### Material shown
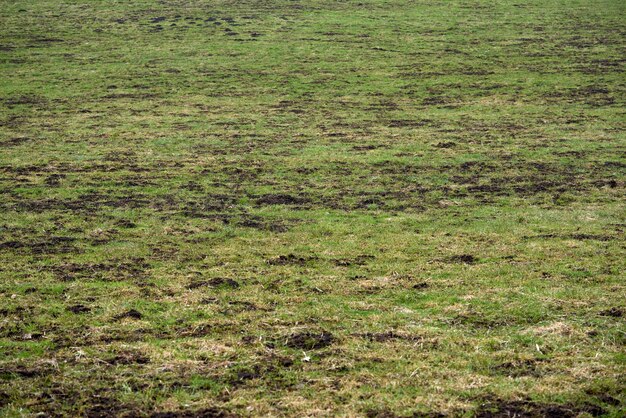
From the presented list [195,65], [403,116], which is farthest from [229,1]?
[403,116]

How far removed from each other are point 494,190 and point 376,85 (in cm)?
1630

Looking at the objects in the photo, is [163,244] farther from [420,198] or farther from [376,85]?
[376,85]

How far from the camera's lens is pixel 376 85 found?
32.8 metres

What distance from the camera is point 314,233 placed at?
14180 mm

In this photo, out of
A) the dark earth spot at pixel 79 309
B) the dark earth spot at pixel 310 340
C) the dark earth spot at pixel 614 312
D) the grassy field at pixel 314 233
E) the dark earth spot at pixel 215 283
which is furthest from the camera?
the dark earth spot at pixel 215 283

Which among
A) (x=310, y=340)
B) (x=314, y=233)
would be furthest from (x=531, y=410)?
(x=314, y=233)

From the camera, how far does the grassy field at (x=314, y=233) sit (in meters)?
7.36

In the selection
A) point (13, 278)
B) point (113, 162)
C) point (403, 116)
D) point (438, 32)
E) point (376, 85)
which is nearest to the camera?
point (13, 278)

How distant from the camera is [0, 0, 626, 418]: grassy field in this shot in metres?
7.36

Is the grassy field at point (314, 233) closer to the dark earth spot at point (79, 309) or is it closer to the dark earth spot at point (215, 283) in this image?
the dark earth spot at point (79, 309)

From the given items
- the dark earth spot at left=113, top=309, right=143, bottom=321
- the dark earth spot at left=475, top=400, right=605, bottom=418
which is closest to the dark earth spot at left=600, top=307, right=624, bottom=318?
the dark earth spot at left=475, top=400, right=605, bottom=418

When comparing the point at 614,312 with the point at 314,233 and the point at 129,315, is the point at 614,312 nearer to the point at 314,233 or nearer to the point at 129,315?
the point at 314,233

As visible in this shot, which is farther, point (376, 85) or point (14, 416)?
point (376, 85)

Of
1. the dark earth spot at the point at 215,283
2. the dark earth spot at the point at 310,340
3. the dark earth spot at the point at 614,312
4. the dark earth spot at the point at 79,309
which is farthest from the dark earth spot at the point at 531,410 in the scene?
the dark earth spot at the point at 79,309
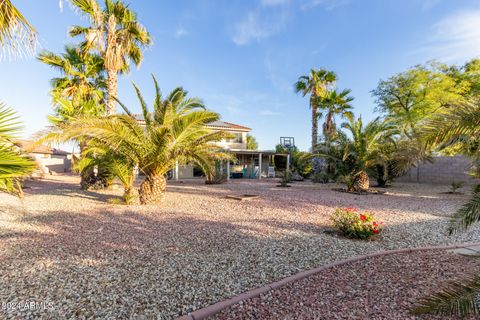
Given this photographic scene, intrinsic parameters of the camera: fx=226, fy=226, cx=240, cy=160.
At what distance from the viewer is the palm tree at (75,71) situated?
13.0 metres

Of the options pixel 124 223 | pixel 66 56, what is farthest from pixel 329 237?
pixel 66 56

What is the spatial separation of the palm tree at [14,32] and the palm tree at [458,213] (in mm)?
4818

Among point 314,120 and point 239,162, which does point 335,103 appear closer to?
point 314,120

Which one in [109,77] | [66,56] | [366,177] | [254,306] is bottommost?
[254,306]

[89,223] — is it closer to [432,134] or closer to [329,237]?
[329,237]

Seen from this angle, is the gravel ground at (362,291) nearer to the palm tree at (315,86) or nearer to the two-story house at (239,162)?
the two-story house at (239,162)

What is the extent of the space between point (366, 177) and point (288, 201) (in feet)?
19.4

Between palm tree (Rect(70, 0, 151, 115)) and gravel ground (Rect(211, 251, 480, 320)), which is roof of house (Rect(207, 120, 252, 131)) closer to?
palm tree (Rect(70, 0, 151, 115))

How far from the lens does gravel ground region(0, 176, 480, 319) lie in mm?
2717

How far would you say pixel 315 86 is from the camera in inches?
821

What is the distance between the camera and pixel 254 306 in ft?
8.70

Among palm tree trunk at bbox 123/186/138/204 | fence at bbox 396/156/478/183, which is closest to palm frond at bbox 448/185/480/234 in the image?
palm tree trunk at bbox 123/186/138/204

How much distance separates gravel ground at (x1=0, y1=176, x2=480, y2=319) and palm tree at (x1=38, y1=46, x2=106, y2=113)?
794 centimetres

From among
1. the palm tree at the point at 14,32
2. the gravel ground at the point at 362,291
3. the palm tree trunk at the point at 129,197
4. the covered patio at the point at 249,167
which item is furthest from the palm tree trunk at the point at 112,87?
the gravel ground at the point at 362,291
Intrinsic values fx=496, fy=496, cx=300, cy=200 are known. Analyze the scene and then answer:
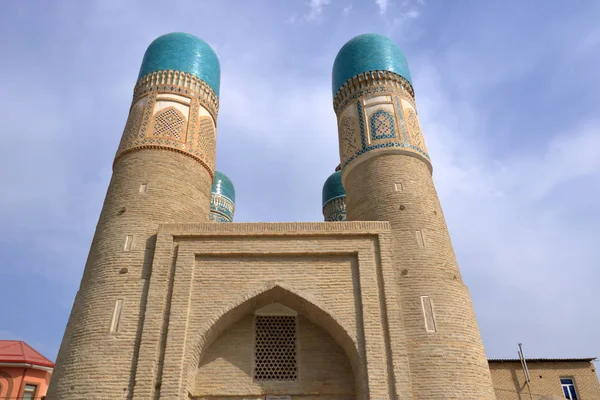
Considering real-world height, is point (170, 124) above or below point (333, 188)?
below

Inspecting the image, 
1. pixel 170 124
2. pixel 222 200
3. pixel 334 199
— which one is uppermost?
pixel 334 199

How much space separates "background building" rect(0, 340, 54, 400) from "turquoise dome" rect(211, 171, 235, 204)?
23.2 feet

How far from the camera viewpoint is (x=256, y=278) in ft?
25.2

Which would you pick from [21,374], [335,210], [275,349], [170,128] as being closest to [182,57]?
[170,128]

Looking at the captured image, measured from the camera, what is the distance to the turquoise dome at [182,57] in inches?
411

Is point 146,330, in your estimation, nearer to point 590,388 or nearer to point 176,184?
point 176,184

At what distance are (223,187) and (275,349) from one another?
8.88m

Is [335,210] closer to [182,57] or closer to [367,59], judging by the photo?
[367,59]

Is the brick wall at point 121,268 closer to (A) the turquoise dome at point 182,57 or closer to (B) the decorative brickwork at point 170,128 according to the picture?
(B) the decorative brickwork at point 170,128

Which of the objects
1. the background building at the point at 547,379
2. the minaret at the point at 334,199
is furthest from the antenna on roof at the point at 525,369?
the minaret at the point at 334,199

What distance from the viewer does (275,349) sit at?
768 centimetres

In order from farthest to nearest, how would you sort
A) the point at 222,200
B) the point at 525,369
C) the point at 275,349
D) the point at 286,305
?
the point at 222,200 < the point at 525,369 < the point at 286,305 < the point at 275,349

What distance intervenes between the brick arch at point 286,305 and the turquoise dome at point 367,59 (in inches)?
207

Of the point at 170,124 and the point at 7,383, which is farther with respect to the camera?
the point at 7,383
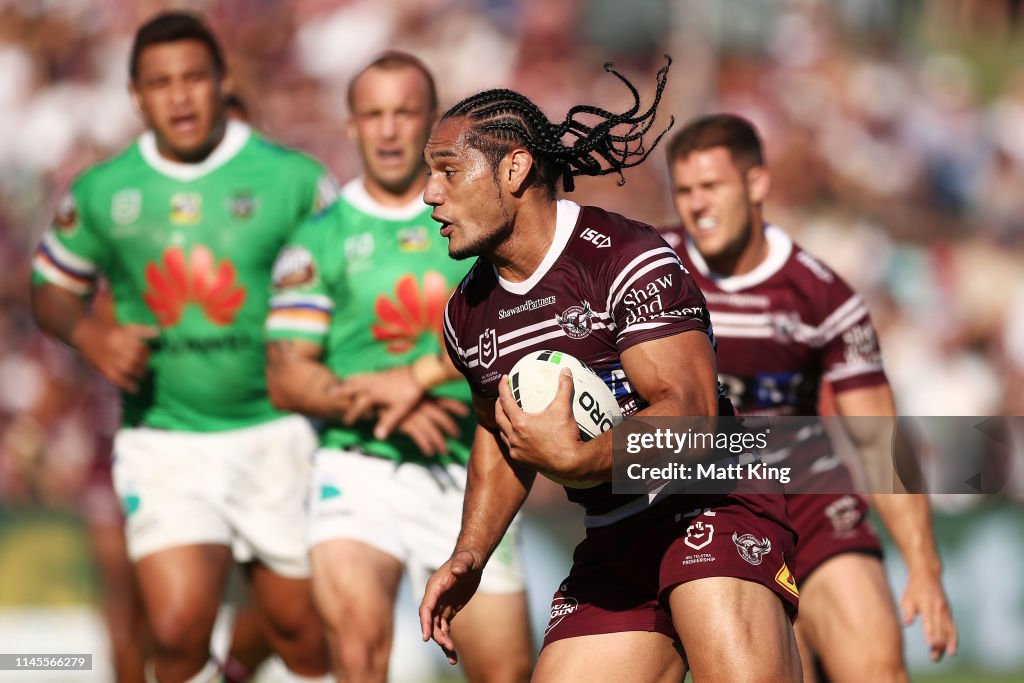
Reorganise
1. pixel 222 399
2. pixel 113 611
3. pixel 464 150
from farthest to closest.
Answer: pixel 113 611
pixel 222 399
pixel 464 150

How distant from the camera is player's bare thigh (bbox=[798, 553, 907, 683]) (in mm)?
6047

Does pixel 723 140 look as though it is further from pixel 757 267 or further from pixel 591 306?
pixel 591 306

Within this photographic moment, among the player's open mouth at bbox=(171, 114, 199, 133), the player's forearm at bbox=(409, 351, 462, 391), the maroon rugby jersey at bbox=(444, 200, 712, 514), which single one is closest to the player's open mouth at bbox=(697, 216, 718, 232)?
the player's forearm at bbox=(409, 351, 462, 391)

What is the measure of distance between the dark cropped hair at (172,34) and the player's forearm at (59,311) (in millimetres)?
1159

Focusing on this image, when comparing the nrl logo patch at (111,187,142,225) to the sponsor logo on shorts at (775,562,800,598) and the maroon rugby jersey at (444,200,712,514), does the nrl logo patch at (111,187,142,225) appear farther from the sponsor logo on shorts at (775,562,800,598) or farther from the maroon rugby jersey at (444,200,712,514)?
the sponsor logo on shorts at (775,562,800,598)

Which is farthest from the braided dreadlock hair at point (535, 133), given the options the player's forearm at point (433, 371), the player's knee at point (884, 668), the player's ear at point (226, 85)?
the player's ear at point (226, 85)

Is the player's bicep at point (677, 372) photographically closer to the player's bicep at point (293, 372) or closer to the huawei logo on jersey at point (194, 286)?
the player's bicep at point (293, 372)

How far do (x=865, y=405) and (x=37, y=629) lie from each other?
5978 millimetres

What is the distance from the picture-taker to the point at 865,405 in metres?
6.19

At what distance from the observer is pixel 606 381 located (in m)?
4.54

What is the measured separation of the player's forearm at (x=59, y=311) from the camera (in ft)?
23.9

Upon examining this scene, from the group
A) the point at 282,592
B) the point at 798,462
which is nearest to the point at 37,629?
the point at 282,592

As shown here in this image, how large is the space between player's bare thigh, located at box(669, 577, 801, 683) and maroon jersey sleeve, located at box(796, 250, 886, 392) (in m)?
1.99

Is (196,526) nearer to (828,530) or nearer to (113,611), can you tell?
(113,611)
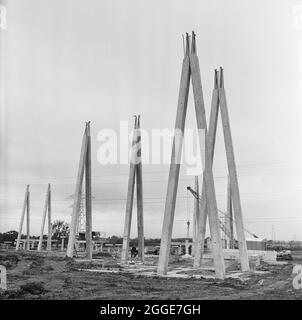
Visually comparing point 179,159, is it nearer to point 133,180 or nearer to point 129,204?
point 133,180

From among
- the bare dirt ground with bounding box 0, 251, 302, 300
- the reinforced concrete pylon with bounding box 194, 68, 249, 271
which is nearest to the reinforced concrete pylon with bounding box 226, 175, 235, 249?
the reinforced concrete pylon with bounding box 194, 68, 249, 271

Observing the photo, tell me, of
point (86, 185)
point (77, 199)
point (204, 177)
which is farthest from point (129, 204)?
point (204, 177)

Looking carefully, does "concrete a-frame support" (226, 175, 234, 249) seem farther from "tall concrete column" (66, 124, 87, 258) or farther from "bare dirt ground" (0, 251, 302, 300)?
"bare dirt ground" (0, 251, 302, 300)

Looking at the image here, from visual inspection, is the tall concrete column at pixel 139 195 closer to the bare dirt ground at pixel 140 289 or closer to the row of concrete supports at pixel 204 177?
the row of concrete supports at pixel 204 177

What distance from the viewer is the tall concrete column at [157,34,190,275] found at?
66.2 ft

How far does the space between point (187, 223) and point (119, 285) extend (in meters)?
48.6

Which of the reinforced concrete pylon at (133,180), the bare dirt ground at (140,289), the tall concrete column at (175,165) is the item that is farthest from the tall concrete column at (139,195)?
the bare dirt ground at (140,289)

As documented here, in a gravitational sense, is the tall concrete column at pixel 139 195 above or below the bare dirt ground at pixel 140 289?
above

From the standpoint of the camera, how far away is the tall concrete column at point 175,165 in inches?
795

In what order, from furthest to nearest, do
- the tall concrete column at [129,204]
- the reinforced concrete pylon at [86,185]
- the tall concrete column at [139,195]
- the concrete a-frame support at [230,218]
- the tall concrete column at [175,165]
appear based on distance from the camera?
the concrete a-frame support at [230,218]
the reinforced concrete pylon at [86,185]
the tall concrete column at [139,195]
the tall concrete column at [129,204]
the tall concrete column at [175,165]

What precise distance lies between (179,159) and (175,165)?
369 mm

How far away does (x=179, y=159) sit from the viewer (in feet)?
67.0

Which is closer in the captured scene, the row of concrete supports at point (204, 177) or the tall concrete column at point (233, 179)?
the row of concrete supports at point (204, 177)
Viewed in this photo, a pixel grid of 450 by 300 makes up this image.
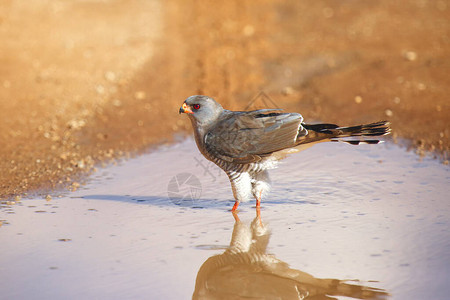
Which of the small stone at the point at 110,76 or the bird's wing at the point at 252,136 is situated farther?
the small stone at the point at 110,76

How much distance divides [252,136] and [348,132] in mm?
791

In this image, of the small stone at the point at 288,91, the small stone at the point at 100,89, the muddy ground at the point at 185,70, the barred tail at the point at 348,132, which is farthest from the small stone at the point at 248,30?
the barred tail at the point at 348,132

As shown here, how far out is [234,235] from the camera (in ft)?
15.7

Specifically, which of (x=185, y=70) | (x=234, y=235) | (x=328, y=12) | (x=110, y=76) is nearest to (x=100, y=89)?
(x=110, y=76)

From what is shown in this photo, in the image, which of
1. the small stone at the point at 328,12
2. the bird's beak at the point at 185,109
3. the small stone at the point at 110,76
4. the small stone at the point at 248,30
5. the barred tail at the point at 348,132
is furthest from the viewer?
the small stone at the point at 328,12

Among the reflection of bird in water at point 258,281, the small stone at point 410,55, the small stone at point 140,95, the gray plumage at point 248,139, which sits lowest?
the reflection of bird in water at point 258,281

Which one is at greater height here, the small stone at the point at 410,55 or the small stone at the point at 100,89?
the small stone at the point at 410,55

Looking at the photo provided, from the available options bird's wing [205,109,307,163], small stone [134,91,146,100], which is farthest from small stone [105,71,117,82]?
bird's wing [205,109,307,163]

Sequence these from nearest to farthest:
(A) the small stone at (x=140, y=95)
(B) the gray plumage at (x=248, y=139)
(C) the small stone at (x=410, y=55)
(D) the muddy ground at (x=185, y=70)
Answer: (B) the gray plumage at (x=248, y=139)
(D) the muddy ground at (x=185, y=70)
(A) the small stone at (x=140, y=95)
(C) the small stone at (x=410, y=55)

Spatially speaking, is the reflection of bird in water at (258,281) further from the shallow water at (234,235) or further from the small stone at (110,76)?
the small stone at (110,76)

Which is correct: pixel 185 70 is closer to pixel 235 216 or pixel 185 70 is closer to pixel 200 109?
pixel 200 109

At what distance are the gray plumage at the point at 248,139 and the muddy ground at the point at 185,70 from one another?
1487 mm

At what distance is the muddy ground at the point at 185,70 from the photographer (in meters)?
7.32

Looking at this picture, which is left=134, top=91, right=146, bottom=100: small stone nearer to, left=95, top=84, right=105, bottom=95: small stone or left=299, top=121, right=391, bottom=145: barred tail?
left=95, top=84, right=105, bottom=95: small stone
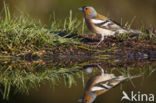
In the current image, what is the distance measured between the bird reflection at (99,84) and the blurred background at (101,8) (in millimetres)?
10209

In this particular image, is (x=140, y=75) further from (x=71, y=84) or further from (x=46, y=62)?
(x=46, y=62)

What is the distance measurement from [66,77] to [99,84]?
2.18ft

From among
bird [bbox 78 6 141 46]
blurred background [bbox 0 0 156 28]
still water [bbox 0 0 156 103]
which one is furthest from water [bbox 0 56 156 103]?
blurred background [bbox 0 0 156 28]

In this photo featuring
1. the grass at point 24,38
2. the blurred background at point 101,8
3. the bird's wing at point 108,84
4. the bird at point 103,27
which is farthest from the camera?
the blurred background at point 101,8

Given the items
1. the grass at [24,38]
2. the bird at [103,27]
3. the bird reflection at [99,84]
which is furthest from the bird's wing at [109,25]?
the bird reflection at [99,84]

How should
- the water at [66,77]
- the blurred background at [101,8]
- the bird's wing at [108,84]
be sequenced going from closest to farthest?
the water at [66,77]
the bird's wing at [108,84]
the blurred background at [101,8]

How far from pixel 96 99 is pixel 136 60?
120 inches

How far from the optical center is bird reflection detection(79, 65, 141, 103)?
521 cm

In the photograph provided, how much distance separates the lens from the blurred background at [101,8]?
16578mm

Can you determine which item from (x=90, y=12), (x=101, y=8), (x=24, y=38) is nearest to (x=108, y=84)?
(x=24, y=38)

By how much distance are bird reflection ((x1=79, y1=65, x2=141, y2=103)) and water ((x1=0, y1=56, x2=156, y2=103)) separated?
0.07 m

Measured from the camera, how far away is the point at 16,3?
53.9ft

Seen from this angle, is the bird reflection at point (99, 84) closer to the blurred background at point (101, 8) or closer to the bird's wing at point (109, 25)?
the bird's wing at point (109, 25)

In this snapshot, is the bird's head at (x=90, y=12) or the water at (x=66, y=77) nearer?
the water at (x=66, y=77)
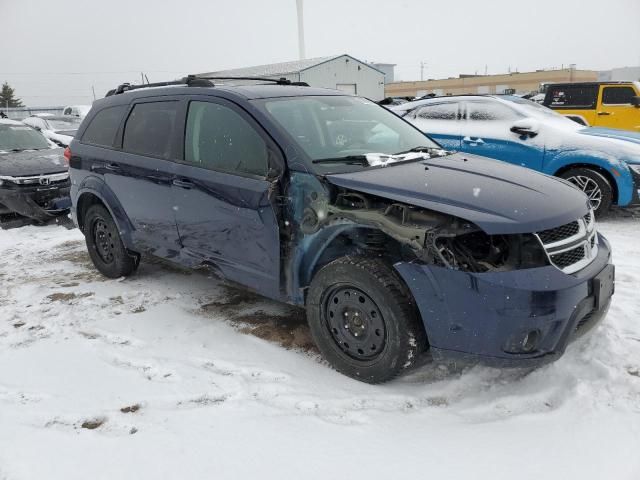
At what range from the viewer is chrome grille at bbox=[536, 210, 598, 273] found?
2.69 meters

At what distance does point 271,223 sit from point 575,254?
1793 mm

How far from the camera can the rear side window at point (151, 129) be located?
4137mm

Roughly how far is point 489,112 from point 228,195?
5.38 meters

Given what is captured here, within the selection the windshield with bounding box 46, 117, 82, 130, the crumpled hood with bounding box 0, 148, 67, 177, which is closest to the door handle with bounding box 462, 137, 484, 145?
the crumpled hood with bounding box 0, 148, 67, 177

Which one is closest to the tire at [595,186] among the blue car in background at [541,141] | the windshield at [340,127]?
the blue car in background at [541,141]

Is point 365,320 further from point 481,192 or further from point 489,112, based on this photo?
point 489,112

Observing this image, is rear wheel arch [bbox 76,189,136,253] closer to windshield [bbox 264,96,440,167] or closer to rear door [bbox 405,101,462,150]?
windshield [bbox 264,96,440,167]

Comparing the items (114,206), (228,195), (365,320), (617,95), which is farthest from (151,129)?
(617,95)

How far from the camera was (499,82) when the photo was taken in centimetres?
5400

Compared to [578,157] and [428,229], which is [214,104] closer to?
[428,229]

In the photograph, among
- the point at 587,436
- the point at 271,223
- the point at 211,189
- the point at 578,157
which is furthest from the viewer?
the point at 578,157

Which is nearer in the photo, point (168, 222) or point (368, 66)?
point (168, 222)

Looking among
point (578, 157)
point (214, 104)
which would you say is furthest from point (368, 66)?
point (214, 104)

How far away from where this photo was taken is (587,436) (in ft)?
8.27
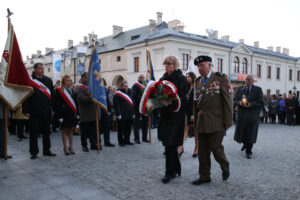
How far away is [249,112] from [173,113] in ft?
10.3

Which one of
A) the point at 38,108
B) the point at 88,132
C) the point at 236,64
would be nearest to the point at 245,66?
the point at 236,64

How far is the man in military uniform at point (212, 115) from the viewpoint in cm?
416

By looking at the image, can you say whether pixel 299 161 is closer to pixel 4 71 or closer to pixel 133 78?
pixel 4 71

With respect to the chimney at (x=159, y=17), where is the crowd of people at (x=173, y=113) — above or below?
below

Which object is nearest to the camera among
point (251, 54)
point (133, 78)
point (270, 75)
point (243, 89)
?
point (243, 89)

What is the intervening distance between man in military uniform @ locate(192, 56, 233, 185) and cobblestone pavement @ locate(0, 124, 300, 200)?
350 mm

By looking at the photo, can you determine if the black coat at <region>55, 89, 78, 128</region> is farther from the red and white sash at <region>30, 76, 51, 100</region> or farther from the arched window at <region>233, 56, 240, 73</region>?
the arched window at <region>233, 56, 240, 73</region>

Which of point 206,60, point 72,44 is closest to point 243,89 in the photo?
point 206,60

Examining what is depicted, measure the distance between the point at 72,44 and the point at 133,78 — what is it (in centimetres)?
2845

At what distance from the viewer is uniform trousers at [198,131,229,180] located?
165 inches

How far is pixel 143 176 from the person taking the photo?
4602mm

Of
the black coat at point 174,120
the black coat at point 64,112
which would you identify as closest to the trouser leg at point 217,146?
the black coat at point 174,120

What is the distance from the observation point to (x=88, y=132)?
23.7 ft

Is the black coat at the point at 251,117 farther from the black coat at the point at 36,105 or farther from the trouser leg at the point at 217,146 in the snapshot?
the black coat at the point at 36,105
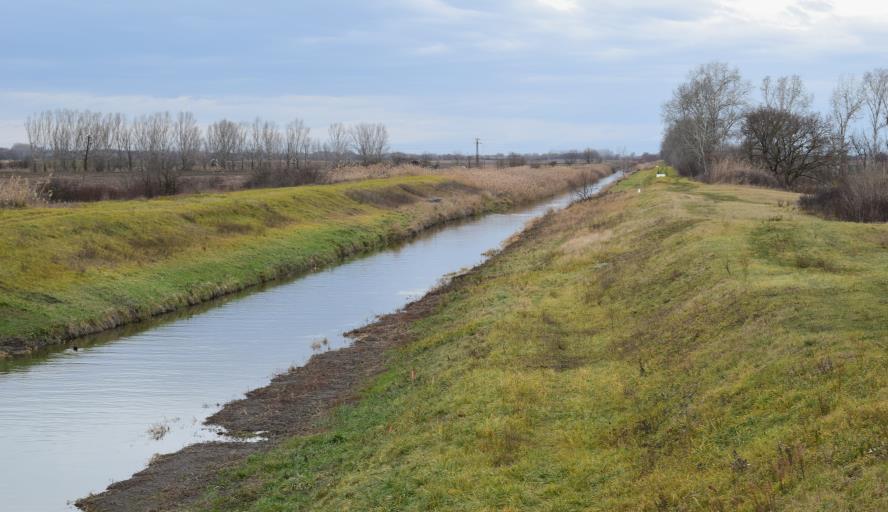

### The problem
Gather every line of the entries above that contains the string "hair", copying each one in full. Case counts.

### The answer
What is the measure of distance between the dark cropped hair at (172,34) and the player's forearm at (59,311) (in millimetres)?
Which is farthest from the braided dreadlock hair at point (535, 133), given the options the player's forearm at point (433, 371), the player's knee at point (884, 668), the player's ear at point (226, 85)?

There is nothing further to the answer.